Well partial order
In
mathematics, a
well partial order is a
partial order ≤ with the property that, for any
infinite sequence x1, x2, x3..., there must exist distinct indices
i and
j with
xi ≤ xj.
Stated less formally, a well partial order has no infinite sequences that have no duplicate elements and never go up. This is a generalization to partial orders of well orders, which are total orders that have no infinite sequences that always go down. For total orders these two statements are equivalent, meaning that any well order is also a well partial order, but for partial orders it may be that at many steps the sequence goes neither up nor down.
Examples
- Any total order will be a well partial order if and only if it is a well order.

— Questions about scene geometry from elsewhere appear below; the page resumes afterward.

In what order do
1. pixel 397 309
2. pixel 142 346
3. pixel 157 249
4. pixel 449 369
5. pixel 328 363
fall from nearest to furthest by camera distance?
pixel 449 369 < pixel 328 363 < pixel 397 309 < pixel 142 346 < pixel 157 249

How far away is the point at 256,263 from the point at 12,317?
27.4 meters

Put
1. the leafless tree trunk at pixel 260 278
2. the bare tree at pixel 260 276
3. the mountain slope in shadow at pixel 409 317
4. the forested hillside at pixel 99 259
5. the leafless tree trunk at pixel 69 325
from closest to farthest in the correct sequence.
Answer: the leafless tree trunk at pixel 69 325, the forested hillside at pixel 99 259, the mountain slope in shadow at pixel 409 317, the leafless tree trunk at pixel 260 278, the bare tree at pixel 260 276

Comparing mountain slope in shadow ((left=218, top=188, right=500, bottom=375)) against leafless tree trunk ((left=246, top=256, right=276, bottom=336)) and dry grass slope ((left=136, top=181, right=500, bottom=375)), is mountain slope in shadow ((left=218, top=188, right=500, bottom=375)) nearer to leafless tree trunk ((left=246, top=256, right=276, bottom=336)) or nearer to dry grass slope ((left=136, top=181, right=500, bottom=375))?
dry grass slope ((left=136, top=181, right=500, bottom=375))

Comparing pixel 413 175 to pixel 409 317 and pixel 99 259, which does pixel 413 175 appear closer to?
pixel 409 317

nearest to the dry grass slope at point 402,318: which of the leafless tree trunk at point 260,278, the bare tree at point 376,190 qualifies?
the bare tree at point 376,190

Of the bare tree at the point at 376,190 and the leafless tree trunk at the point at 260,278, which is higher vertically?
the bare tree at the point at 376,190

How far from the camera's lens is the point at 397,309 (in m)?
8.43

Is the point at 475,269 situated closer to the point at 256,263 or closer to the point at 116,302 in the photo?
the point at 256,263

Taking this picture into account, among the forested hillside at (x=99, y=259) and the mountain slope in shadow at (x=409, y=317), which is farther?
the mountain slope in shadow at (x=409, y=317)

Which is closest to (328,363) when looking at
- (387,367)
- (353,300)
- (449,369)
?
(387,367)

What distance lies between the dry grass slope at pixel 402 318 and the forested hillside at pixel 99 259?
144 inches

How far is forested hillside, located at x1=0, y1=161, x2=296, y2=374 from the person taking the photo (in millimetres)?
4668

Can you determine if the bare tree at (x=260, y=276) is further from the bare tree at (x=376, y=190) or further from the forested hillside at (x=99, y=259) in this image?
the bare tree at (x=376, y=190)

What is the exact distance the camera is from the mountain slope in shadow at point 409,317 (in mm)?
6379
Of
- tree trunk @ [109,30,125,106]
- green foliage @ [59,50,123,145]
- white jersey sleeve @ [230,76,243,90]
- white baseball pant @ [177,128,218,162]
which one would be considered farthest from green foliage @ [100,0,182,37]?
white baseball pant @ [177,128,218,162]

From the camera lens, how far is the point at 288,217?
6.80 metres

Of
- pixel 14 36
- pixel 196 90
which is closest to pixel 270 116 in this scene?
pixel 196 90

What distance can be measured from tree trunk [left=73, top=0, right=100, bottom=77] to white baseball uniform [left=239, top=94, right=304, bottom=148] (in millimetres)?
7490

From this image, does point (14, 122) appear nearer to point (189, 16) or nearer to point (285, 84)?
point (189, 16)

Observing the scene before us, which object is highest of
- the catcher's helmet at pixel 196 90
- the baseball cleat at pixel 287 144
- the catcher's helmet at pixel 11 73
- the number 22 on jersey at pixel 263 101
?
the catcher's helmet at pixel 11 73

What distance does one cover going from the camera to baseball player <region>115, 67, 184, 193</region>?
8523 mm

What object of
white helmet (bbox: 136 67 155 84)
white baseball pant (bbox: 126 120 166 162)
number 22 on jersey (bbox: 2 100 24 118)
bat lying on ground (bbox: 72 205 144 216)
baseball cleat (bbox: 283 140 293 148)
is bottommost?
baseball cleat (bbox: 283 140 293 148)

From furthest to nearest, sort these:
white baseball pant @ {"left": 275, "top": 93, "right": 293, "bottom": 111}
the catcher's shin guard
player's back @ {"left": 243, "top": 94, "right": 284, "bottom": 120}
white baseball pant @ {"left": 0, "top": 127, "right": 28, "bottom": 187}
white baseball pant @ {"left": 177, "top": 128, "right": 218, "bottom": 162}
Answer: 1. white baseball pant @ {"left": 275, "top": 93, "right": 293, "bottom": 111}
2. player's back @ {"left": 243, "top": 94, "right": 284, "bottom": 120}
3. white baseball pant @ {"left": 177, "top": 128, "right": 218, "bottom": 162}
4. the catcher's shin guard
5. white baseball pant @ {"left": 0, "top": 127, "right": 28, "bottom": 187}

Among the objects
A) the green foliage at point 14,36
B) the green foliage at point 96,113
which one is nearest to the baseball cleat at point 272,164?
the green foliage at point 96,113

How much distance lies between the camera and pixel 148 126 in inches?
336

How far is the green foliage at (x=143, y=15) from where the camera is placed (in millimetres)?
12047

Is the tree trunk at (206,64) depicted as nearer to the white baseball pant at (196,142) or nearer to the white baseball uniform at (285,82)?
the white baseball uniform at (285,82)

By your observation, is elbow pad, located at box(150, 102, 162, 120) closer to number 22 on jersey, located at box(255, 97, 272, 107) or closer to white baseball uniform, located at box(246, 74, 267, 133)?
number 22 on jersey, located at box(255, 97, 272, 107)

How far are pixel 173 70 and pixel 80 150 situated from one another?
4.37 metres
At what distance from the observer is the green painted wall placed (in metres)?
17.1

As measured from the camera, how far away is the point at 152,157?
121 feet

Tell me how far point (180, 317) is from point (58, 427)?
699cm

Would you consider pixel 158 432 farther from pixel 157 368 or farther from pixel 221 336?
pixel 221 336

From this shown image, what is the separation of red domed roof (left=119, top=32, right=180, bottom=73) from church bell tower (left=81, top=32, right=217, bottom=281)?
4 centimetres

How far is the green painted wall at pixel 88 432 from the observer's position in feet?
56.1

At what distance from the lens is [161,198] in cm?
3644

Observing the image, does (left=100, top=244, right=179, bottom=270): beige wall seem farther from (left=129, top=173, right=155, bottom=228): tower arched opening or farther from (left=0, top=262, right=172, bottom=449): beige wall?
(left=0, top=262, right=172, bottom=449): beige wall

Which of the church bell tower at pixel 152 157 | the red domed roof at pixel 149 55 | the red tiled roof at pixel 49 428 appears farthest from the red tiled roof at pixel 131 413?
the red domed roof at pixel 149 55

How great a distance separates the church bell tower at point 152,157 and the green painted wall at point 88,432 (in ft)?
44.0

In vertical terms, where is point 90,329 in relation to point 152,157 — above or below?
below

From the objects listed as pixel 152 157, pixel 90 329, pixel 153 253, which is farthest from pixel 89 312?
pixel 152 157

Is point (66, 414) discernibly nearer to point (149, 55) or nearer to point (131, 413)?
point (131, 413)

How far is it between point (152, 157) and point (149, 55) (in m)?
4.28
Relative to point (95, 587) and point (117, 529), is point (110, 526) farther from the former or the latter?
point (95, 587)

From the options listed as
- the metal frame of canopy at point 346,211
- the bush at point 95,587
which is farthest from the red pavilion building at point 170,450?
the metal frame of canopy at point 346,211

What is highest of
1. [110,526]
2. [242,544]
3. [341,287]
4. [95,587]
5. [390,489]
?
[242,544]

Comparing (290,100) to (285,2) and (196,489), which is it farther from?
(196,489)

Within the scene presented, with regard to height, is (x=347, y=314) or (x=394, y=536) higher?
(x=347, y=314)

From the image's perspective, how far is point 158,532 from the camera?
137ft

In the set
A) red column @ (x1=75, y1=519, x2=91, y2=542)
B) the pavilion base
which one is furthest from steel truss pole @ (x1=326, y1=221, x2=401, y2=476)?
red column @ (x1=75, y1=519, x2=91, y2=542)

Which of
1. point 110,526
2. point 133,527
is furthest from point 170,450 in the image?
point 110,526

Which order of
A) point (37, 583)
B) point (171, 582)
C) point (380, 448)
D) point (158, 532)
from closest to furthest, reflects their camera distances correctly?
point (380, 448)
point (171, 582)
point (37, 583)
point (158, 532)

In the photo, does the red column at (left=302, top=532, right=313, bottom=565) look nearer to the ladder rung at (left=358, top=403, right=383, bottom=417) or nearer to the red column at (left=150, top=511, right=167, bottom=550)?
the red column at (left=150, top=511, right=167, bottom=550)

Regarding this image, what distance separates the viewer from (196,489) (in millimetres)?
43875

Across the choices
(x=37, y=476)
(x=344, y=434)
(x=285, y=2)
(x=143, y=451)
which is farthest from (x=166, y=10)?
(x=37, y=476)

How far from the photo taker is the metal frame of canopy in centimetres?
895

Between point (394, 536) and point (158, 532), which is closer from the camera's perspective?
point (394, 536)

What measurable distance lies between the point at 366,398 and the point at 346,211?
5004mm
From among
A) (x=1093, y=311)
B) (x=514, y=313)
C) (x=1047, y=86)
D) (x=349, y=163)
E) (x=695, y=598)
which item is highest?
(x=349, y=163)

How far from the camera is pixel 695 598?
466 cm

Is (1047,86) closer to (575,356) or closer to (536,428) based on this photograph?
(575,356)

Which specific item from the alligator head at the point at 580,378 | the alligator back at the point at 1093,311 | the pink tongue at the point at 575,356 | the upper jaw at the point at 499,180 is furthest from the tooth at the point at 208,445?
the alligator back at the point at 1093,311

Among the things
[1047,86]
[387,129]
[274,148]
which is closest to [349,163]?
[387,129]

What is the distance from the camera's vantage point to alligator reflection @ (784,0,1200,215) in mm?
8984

So the set of positive integers (with the usual ordering) is a well partial order, but the set of all integers is not, because it contains the infinfinite descending sequence -1, -2, -3, ... .
- Any finite set is a well partial order, because any infinite sequence drawn from the set must contain duplicates.
- Any subset of a well partial order is also a well partial order. The proof is by contraposition: If A is a subset of B, and there is an infinite sequence of distinct elements of A that never goes up, then this sequence is also an infinite sequence of elements of B that never goes up.
- The set of positive integers with ≤ defined by x ≤ y just in case x is a factor or y is not a well partial order; the sequence of prime numbers 2, 3, 5, 7, 11, ... contains no number that is a factor of another. But the set { 1, 2, 4, 8, 16, ... } if all powers of two, with the same definition for ≤, is a well partial order (it's isomorphic to the positive integers with the usual ordering). This shows that a subset of a non-well-partial-order can be a well partial order.
- Let ≤ be a partial order on a set A. Consider the set An of all strings of n elements of A (for example, if A is the set {0,1}, then A3 would be the set of all 3-digit binary numbers). Define a partial order ≤n on An by letting x ≤n y when xi ≤ yi for every position i. If ≤ is a well partial order, then so is ≤n. (This is a special case of Higman's lemma.)
- The set of graphs with ≤ defined by letting G1 ≤ G2 whenever G1 is a graph minor of G2 is a well partial order. This is the core of the Robertson-Seymour graph minor theorem, a very deep result in graph theory.